** Stored data entries **
• • • • • • •

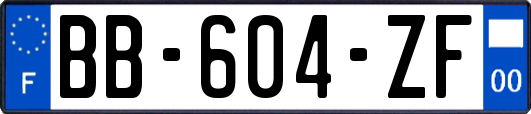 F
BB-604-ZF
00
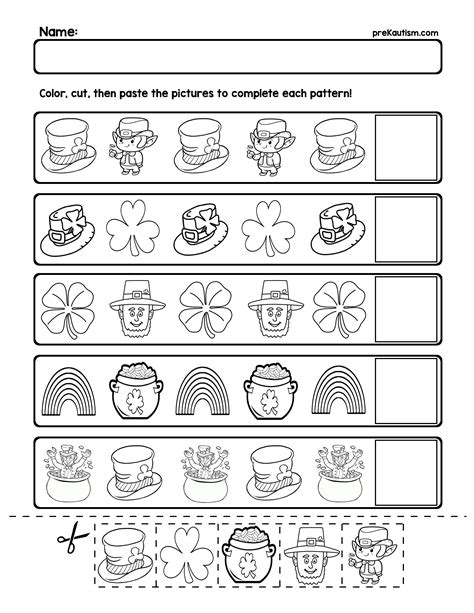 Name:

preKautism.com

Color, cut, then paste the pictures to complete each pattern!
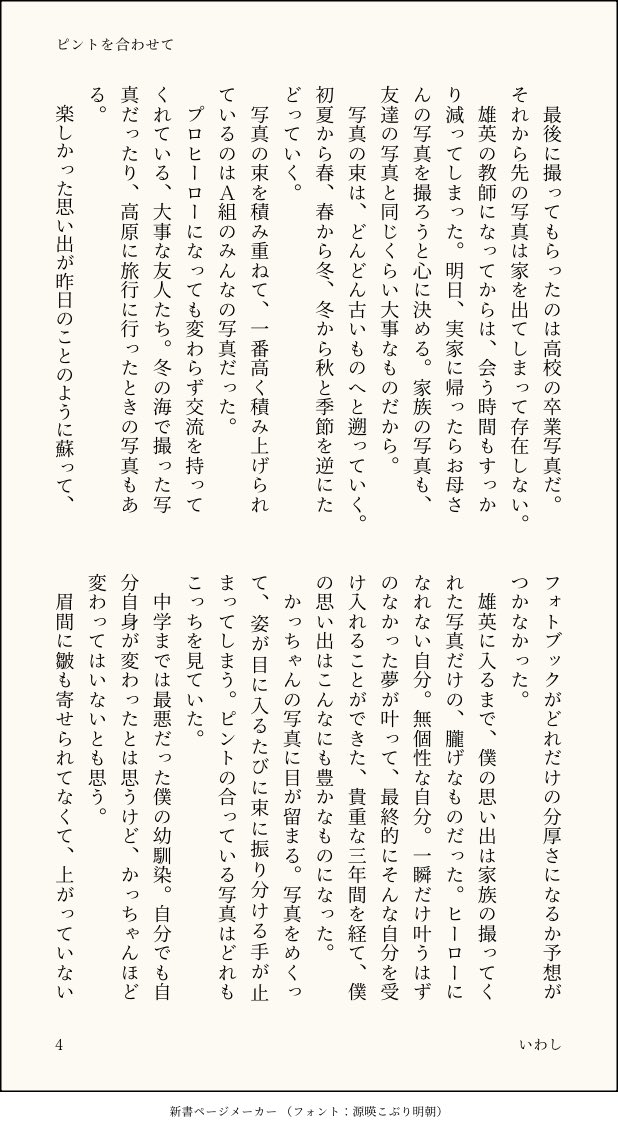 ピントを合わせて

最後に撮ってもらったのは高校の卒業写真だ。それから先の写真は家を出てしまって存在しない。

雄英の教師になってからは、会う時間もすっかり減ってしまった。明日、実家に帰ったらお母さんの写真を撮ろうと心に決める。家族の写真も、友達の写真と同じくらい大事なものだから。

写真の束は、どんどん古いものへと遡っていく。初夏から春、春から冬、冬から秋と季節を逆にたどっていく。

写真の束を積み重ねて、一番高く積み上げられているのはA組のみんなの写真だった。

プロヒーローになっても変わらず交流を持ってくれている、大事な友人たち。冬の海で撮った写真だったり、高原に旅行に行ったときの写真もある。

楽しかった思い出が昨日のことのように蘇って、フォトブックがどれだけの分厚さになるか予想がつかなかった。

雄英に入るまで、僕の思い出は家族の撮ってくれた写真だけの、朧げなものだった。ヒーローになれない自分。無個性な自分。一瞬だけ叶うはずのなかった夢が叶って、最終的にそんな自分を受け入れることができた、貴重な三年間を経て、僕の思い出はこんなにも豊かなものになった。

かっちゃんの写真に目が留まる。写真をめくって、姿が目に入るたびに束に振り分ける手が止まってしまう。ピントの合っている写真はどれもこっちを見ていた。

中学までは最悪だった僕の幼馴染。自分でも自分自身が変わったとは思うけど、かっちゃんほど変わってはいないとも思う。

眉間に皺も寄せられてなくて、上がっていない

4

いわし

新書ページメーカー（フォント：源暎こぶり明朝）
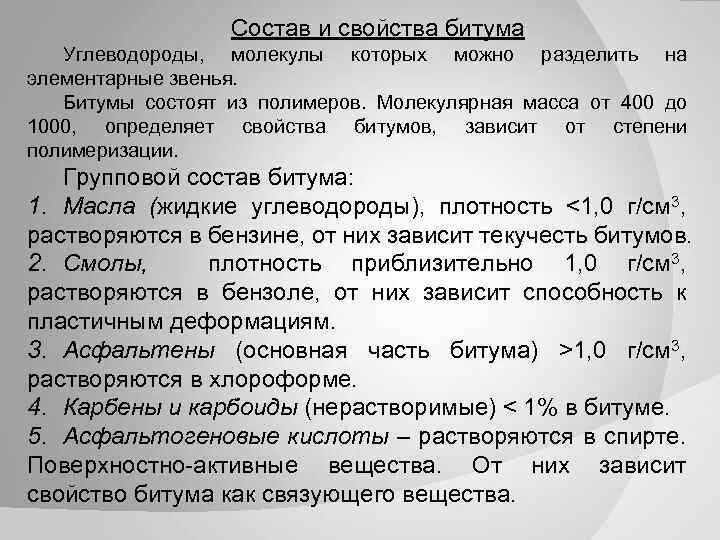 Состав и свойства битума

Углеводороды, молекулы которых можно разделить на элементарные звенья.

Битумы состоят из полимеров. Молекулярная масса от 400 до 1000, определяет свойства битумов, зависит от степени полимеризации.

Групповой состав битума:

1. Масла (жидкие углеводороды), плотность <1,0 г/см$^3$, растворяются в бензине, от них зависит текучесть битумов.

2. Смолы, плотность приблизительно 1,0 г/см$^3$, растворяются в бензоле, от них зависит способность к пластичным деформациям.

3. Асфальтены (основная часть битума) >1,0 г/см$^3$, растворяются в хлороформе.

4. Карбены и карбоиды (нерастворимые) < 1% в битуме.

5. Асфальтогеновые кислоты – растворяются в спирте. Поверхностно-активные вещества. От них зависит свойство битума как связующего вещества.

• • • • • • •

Nothing outside the stretch above, from the line with "中学までは最悪だった僕の幼馴" through the line with "3. Асфальтены (основная", is set down. Transcribe that stretch exactly, ends included, but not its pictures.

** Final answer **
中学までは最悪だった僕の幼馴染。自分でも自分自身が変わったとは思うけど、かっちゃんほど変わってはいないとも思う。

眉間に皺も寄せられてなくて、上がっていない

4

いわし

新書ページメーカー（フォント：源暎こぶり明朝）
 Состав и свойства битума

Углеводороды, молекулы которых можно разделить на элементарные звенья.

Битумы состоят из полимеров. Молекулярная масса от 400 до 1000, определяет свойства битумов, зависит от степени полимеризации.

Групповой состав битума:

1. Масла (жидкие углеводороды), плотность <1,0 г/см$^3$, растворяются в бензине, от них зависит текучесть битумов.

2. Смолы, плотность приблизительно 1,0 г/см$^3$, растворяются в бензоле, от них зависит способность к пластичным деформациям.

3. Асфальтены (основная часть битума) >1,0 г/см$^3$, растворяются в хлороформе.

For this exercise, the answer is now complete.